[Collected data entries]
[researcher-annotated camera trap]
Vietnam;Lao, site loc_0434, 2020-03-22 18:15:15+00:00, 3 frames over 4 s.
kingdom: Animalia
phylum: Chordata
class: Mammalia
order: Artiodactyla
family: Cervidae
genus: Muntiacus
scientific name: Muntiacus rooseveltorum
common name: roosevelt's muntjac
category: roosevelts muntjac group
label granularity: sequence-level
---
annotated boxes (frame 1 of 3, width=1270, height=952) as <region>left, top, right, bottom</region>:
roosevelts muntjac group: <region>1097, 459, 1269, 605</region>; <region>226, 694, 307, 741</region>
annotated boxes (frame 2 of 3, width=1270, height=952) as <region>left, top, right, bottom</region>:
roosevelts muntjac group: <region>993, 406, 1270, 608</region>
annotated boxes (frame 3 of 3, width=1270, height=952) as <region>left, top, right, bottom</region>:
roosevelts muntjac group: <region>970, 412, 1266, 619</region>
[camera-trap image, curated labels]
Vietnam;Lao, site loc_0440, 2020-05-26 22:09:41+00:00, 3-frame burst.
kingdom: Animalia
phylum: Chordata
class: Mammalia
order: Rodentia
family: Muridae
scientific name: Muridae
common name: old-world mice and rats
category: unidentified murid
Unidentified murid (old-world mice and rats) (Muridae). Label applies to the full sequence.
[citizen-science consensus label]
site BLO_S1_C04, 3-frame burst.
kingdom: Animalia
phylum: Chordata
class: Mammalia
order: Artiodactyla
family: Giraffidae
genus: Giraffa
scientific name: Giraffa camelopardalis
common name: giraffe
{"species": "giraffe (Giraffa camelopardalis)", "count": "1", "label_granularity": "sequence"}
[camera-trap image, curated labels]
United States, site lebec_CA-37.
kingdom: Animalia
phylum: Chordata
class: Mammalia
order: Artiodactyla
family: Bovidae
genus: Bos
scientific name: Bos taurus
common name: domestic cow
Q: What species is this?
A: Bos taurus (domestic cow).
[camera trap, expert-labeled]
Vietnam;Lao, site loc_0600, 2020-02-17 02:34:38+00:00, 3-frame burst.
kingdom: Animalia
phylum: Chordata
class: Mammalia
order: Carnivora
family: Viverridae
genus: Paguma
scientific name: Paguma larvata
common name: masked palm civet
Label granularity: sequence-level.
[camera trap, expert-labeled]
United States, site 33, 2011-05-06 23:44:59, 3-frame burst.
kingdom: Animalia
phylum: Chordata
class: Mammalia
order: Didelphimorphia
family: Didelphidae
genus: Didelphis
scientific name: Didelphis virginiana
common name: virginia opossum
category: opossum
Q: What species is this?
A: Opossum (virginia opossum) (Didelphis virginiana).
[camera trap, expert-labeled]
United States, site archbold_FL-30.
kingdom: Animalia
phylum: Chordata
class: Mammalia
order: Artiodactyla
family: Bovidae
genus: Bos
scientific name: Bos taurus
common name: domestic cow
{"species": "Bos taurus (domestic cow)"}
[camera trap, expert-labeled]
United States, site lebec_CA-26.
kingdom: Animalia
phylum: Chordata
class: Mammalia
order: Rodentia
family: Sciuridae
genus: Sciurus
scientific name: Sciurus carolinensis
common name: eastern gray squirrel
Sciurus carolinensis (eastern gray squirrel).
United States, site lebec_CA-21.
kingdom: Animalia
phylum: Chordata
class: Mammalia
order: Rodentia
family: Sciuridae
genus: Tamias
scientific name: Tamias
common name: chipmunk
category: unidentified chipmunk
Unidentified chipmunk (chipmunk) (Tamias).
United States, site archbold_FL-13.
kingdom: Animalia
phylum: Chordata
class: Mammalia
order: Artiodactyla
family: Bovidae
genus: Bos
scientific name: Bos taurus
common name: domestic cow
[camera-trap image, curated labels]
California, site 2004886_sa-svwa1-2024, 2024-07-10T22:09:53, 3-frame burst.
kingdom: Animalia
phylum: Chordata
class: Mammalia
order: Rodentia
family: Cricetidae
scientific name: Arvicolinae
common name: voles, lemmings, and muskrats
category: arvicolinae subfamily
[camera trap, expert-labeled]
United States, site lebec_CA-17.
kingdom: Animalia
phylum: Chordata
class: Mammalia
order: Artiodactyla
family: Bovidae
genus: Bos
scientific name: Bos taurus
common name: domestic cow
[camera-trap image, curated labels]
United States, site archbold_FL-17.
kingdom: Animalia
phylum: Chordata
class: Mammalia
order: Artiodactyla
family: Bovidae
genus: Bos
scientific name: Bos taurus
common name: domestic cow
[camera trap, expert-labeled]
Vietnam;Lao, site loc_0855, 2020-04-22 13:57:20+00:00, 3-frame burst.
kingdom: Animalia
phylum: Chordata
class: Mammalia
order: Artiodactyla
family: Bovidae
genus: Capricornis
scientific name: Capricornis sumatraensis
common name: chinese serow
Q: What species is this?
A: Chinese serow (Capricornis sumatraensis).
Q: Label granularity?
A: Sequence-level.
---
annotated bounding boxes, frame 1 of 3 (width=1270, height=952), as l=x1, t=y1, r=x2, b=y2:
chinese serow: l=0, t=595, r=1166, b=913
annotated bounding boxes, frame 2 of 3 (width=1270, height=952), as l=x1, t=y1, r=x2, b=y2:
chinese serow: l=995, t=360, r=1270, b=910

■ DESCRIPTION OF THE TASK ■
Reproduce the records above exactly as they appear.

■ ANSWER TO THE PROBLEM ■
[researcher-annotated camera trap]
Vietnam;Lao, site loc_0434, 2020-03-22 18:15:15+00:00, 3 frames over 4 s.
kingdom: Animalia
phylum: Chordata
class: Mammalia
order: Artiodactyla
family: Cervidae
genus: Muntiacus
scientific name: Muntiacus rooseveltorum
common name: roosevelt's muntjac
category: roosevelts muntjac group
label granularity: sequence-level
---
annotated boxes (frame 1 of 3, width=1270, height=952) as <region>left, top, right, bottom</region>:
roosevelts muntjac group: <region>1097, 459, 1269, 605</region>; <region>226, 694, 307, 741</region>
annotated boxes (frame 2 of 3, width=1270, height=952) as <region>left, top, right, bottom</region>:
roosevelts muntjac group: <region>993, 406, 1270, 608</region>
annotated boxes (frame 3 of 3, width=1270, height=952) as <region>left, top, right, bottom</region>:
roosevelts muntjac group: <region>970, 412, 1266, 619</region>
[camera-trap image, curated labels]
Vietnam;Lao, site loc_0440, 2020-05-26 22:09:41+00:00, 3-frame burst.
kingdom: Animalia
phylum: Chordata
class: Mammalia
order: Rodentia
family: Muridae
scientific name: Muridae
common name: old-world mice and rats
category: unidentified murid
Unidentified murid (old-world mice and rats) (Muridae). Label applies to the full sequence.
[citizen-science consensus label]
site BLO_S1_C04, 3-frame burst.
kingdom: Animalia
phylum: Chordata
class: Mammalia
order: Artiodactyla
family: Giraffidae
genus: Giraffa
scientific name: Giraffa camelopardalis
common name: giraffe
{"species": "giraffe (Giraffa camelopardalis)", "count": "1", "label_granularity": "sequence"}
[camera-trap image, curated labels]
United States, site lebec_CA-37.
kingdom: Animalia
phylum: Chordata
class: Mammalia
order: Artiodactyla
family: Bovidae
genus: Bos
scientific name: Bos taurus
common name: domestic cow
Q: What species is this?
A: Bos taurus (domestic cow).
[camera trap, expert-labeled]
Vietnam;Lao, site loc_0600, 2020-02-17 02:34:38+00:00, 3-frame burst.
kingdom: Animalia
phylum: Chordata
class: Mammalia
order: Carnivora
family: Viverridae
genus: Paguma
scientific name: Paguma larvata
common name: masked palm civet
Label granularity: sequence-level.
[camera trap, expert-labeled]
United States, site 33, 2011-05-06 23:44:59, 3-frame burst.
kingdom: Animalia
phylum: Chordata
class: Mammalia
order: Didelphimorphia
family: Didelphidae
genus: Didelphis
scientific name: Didelphis virginiana
common name: virginia opossum
category: opossum
Q: What species is this?
A: Opossum (virginia opossum) (Didelphis virginiana).
[camera trap, expert-labeled]
United States, site archbold_FL-30.
kingdom: Animalia
phylum: Chordata
class: Mammalia
order: Artiodactyla
family: Bovidae
genus: Bos
scientific name: Bos taurus
common name: domestic cow
{"species": "Bos taurus (domestic cow)"}
[camera trap, expert-labeled]
United States, site lebec_CA-26.
kingdom: Animalia
phylum: Chordata
class: Mammalia
order: Rodentia
family: Sciuridae
genus: Sciurus
scientific name: Sciurus carolinensis
common name: eastern gray squirrel
Sciurus carolinensis (eastern gray squirrel).
United States, site lebec_CA-21.
kingdom: Animalia
phylum: Chordata
class: Mammalia
order: Rodentia
family: Sciuridae
genus: Tamias
scientific name: Tamias
common name: chipmunk
category: unidentified chipmunk
Unidentified chipmunk (chipmunk) (Tamias).
United States, site archbold_FL-13.
kingdom: Animalia
phylum: Chordata
class: Mammalia
order: Artiodactyla
family: Bovidae
genus: Bos
scientific name: Bos taurus
common name: domestic cow
[camera-trap image, curated labels]
California, site 2004886_sa-svwa1-2024, 2024-07-10T22:09:53, 3-frame burst.
kingdom: Animalia
phylum: Chordata
class: Mammalia
order: Rodentia
family: Cricetidae
scientific name: Arvicolinae
common name: voles, lemmings, and muskrats
category: arvicolinae subfamily
[camera trap, expert-labeled]
United States, site lebec_CA-17.
kingdom: Animalia
phylum: Chordata
class: Mammalia
order: Artiodactyla
family: Bovidae
genus: Bos
scientific name: Bos taurus
common name: domestic cow
[camera-trap image, curated labels]
United States, site archbold_FL-17.
kingdom: Animalia
phylum: Chordata
class: Mammalia
order: Artiodactyla
family: Bovidae
genus: Bos
scientific name: Bos taurus
common name: domestic cow
[camera trap, expert-labeled]
Vietnam;Lao, site loc_0855, 2020-04-22 13:57:20+00:00, 3-frame burst.
kingdom: Animalia
phylum: Chordata
class: Mammalia
order: Artiodactyla
family: Bovidae
genus: Capricornis
scientific name: Capricornis sumatraensis
common name: chinese serow
Q: What species is this?
A: Chinese serow (Capricornis sumatraensis).
Q: Label granularity?
A: Sequence-level.
---
annotated bounding boxes, frame 1 of 3 (width=1270, height=952), as l=x1, t=y1, r=x2, b=y2:
chinese serow: l=0, t=595, r=1166, b=913
annotated bounding boxes, frame 2 of 3 (width=1270, height=952), as l=x1, t=y1, r=x2, b=y2:
chinese serow: l=995, t=360, r=1270, b=910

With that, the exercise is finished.